Why the extremely arbitrary of 6 or more? Why not 15? Or 1 or 2?

What is so magical or significant about 6 being the threshold to automatically assign 18%?

Furthermore why automatically assign a tip when that goes against the very definition of tip. Tip means a voluntary gift. But when automatically added it now is no longer a tip.
 

castlecake2.0

Well-Known Member
Yes, but why?

Why the extremely arbitrary of 6 or more? Why not 15? Or 1 or 2?

What is so magical or significant about 6 being the threshold to automatically assign 18%?

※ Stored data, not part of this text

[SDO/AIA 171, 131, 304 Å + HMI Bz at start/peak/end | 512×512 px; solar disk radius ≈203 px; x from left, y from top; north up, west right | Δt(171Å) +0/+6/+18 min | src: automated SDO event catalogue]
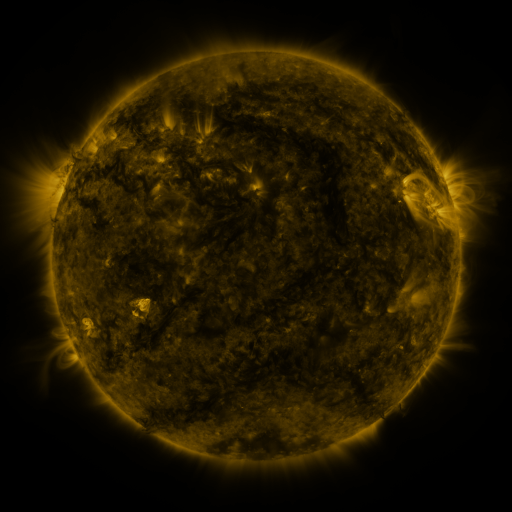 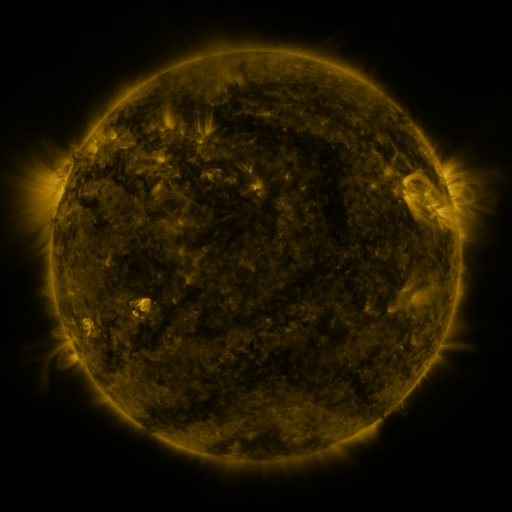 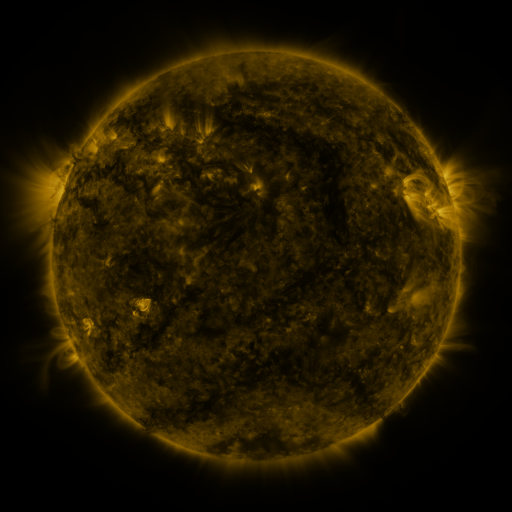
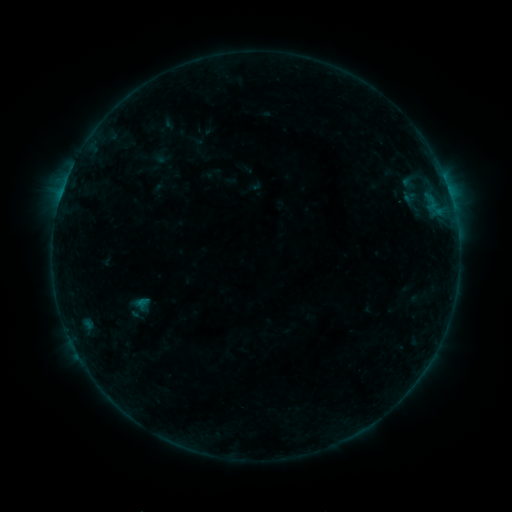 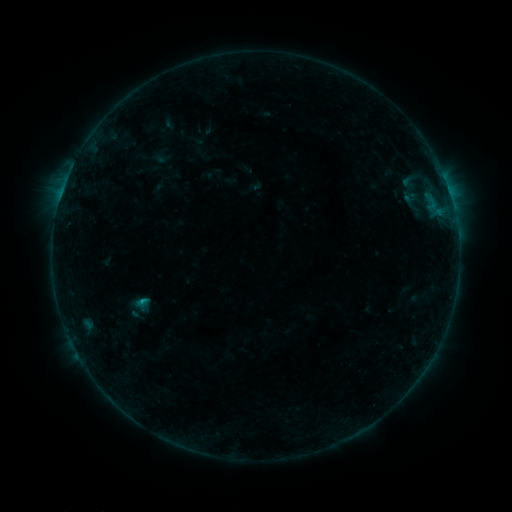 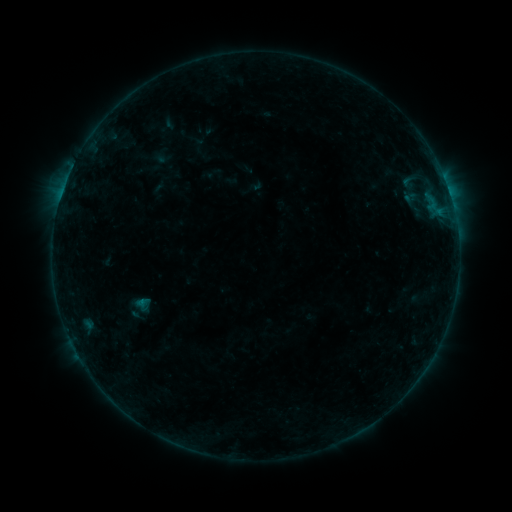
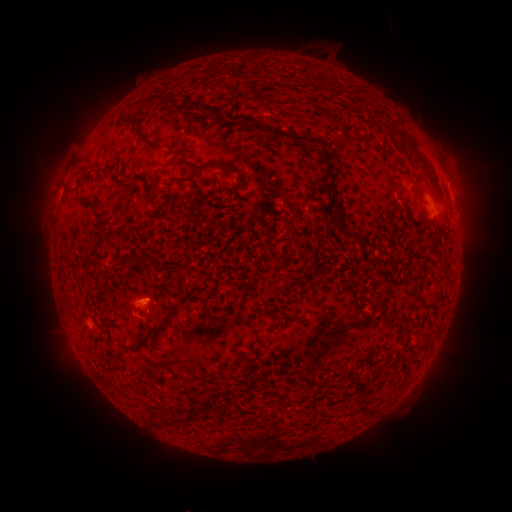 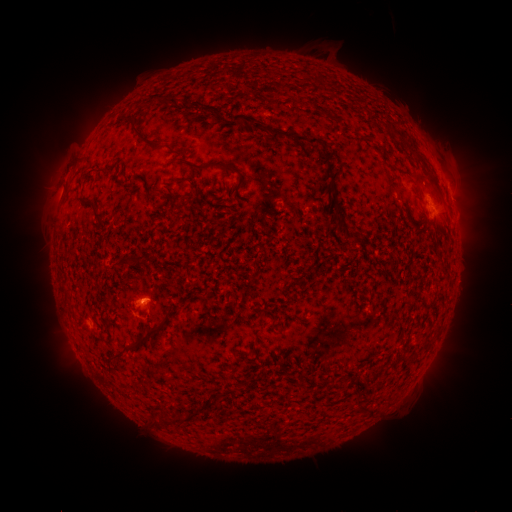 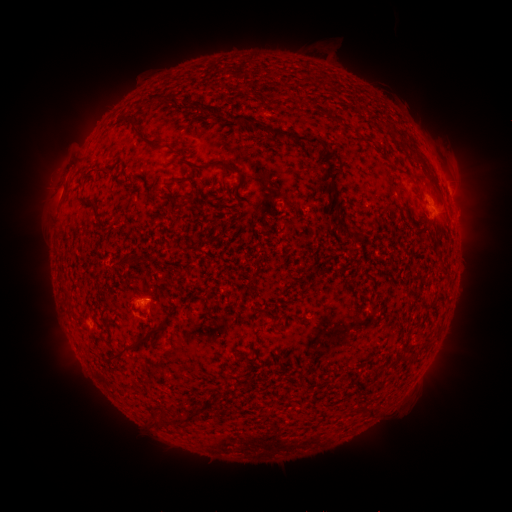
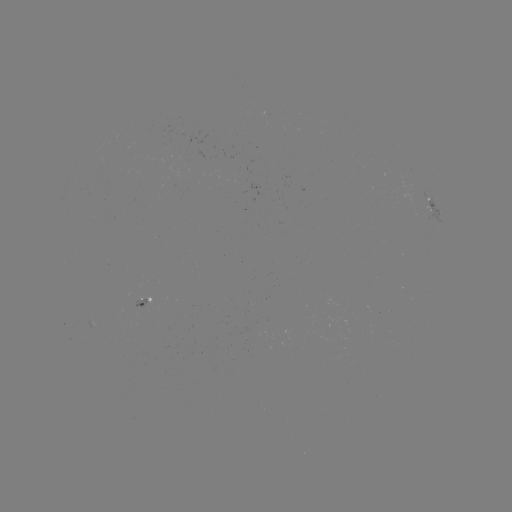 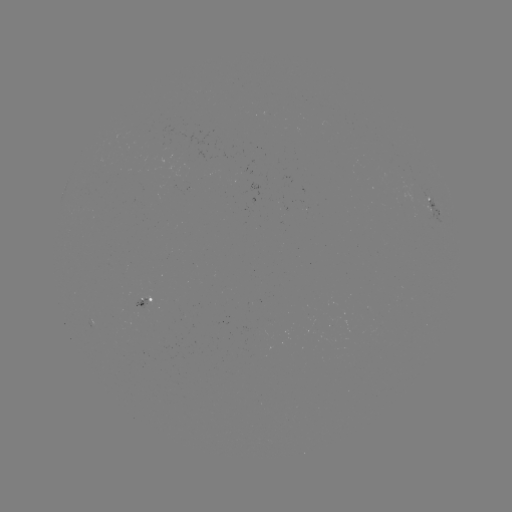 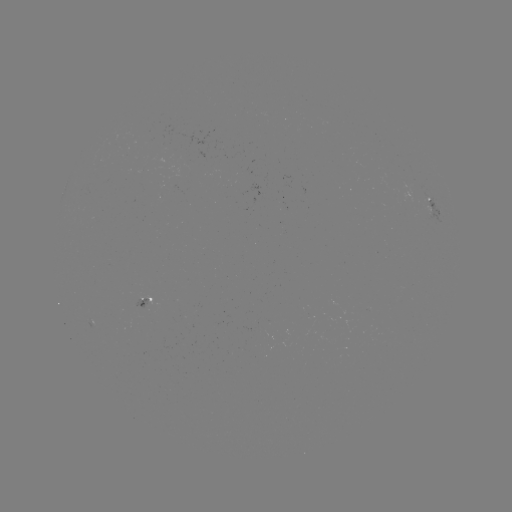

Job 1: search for B4.7 flare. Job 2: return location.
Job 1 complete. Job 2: (144, 300).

Furthermore why automatically assign a tip when that goes against the very definition of tip. Tip means a voluntary gift. But when automatically added it now is no longer a tip.
The 18% gratuity is a “service charge” added by Disney which is then collected by the company then paid out weekly on the servers paycheck. The number was decided upon in contract negotiations. All other tips and anything left on top of the automatic gratuity are given to the server at the end of the night. Servers then pass on a certain percentage of the tips to food runners and bartenders. All other roles in the restaurants are non tipped and received a higher hourly rate.
 

lazyboy97o

Well-Known Member
Yes, but why?

Why the extremely arbitrary of 6 or more? Why not 15? Or 1 or 2?

What is so magical or significant about 6 being the threshold to automatically assign 18%?

Furthermore why automatically assign a tip when that goes against the very definition of tip. Tip means a voluntary gift. But when automatically added it now is no longer a tip.
Applying charges to parties of six or more is a common threshold.

Larger groups of people tend to require more work that has to be done without compromising the experience of other groups.
 

nickys

Premium Member
For #11,

That was an elaborate non answer

What makes 6 so special as opposed to say a party of 2 or 20?????
Because in the contract negotiations, referenced n the answer I quote below, that was the number settled upon.

The number was decided upon in contract negotiations.


In the U.K. it is common for parties of 6 (occasionally 8) people to have a gratuity automatically added. So presumably there is fairly universal consensus about that number.